● **Tarefas a realizar**:
**a.** Responda a estas perguntas sobre o trecho a respeito do tratamento de câncer no Hospital de Amor:
(i) Segundo o levantamento citado, que porcentagem das pacientes com câncer de mama no Rio Grande do Sul abandona o tratamento?
(ii) Que porcentagem dos pacientes atendidos no Hospital de Amor vem de outros estados?
(iii) Que tipos de suporte o hospital oferece para evitar a desistência do tratamento?
**b.** Dê continuidade ao trecho sobre o tratamento de câncer no Hospital de Amor a partir da última frase apresentada.

● **Trecho fornecido**:
________________________________________

Em Barretos, Tâmara conseguiu antecipar o tratamento no Hospital de Amor. Ela e o marido, que precisou se demitir do emprego para ajudá-la, ficaram na casa de uma amiga para conseguirem se manter. “Quando aperta, minha mãe faz rifa no Tocantins para nos ajudar”, conta.

Um levantamento do Laboratório Roche, da startup de educação Educare e de instituições de assistência de alta complexidade em oncologia no Rio Grande do Sul mostra que 52% das pacientes com câncer de mama no estado abandonam o tratamento, citando a distância (70%) e a frequência de visitas ao hospital (64%) como motivos.

O Hospital de Amor recebe pacientes de todo o país, criando um “turismo de saúde” em Barretos. Atualmente, 43% dos pacientes atendidos são de outros estados, e apenas 24% são da própria região de saúde.

André Pinto, médico e cientista de dados do hospital, explica que a unidade busca evitar a desistência do tratamento oferecendo suporte como alojamento, alimentação e transporte. “O abandono acontece, muitas vezes, pela fragmentação do atendimento. Quando o paciente precisa se deslocar entre várias instituições para cada procedimento, ele pode sentir que ninguém está realmente cuidando do seu caso”, afirma.

________________________________________

● **Registros salvos**:
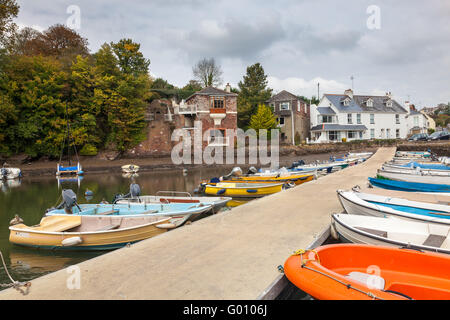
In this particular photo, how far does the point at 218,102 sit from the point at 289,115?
574 inches

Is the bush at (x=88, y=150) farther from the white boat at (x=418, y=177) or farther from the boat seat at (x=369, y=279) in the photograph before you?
the boat seat at (x=369, y=279)

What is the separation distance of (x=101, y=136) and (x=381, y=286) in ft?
152

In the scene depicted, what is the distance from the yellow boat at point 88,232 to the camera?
850cm

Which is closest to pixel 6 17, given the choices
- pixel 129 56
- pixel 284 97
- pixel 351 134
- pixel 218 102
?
pixel 129 56

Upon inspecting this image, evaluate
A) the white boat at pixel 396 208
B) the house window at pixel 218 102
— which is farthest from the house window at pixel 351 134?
the white boat at pixel 396 208

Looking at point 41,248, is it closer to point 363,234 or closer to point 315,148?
point 363,234

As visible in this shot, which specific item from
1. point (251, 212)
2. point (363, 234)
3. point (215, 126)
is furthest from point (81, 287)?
point (215, 126)

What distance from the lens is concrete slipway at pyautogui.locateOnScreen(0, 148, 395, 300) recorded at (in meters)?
4.11

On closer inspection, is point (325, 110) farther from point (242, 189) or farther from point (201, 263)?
point (201, 263)

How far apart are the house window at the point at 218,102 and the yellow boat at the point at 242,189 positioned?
28836mm

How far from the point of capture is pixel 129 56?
155 feet

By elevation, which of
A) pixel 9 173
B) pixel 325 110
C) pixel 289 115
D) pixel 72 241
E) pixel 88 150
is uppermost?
pixel 325 110

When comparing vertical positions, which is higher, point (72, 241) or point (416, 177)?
point (416, 177)

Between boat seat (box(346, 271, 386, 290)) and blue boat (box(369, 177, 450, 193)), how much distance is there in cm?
856
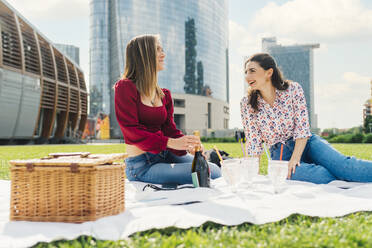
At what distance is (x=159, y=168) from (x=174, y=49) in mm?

________________________________________

● **Tarefas resolvidas**:
**a.**
(i) 52% das pacientes abandonam o tratamento.
(ii) 43% dos pacientes vêm de outros estados.
(iii) O hospital oferece alojamento, alimentação e transporte.

**b.**
O técnico em enfermagem José Victor, 22, viajou 2.200 km de Bom Jardim (MA), na Região de Saúde Santa Inês, até Barretos (SP) para tratar um condrossarcoma, um tipo de câncer ósseo inicial. “Após o diagnóstico, fiquei muito abalado, desenvolvi depressão, ansiedade e algumas fobias”, afirma.

No interior paulista, ele passou por uma hemipelvectomia interna, cirurgia rara no Brasil que remove parte da bacia e do osso ilíaco, na parte superior do quadril. Sem vagas nos alojamentos do hospital, ele precisou alugar uma casa, com a ajuda financeira da família, para continuar o tratamento.

Após a cirurgia, José passou dois meses em cadeira de rodas e teve dificuldades para se alimentar. “O Hospital de Amor me salvou”, relata, já de volta a Bom Jardim.

Com o aumento no deslocamento de pacientes, o Hospital de Amor expandiu suas unidades no Brasil. Pinto explica que o grande fluxo de pessoas do Norte levou à decisão de criar uma unidade em Porto Velho.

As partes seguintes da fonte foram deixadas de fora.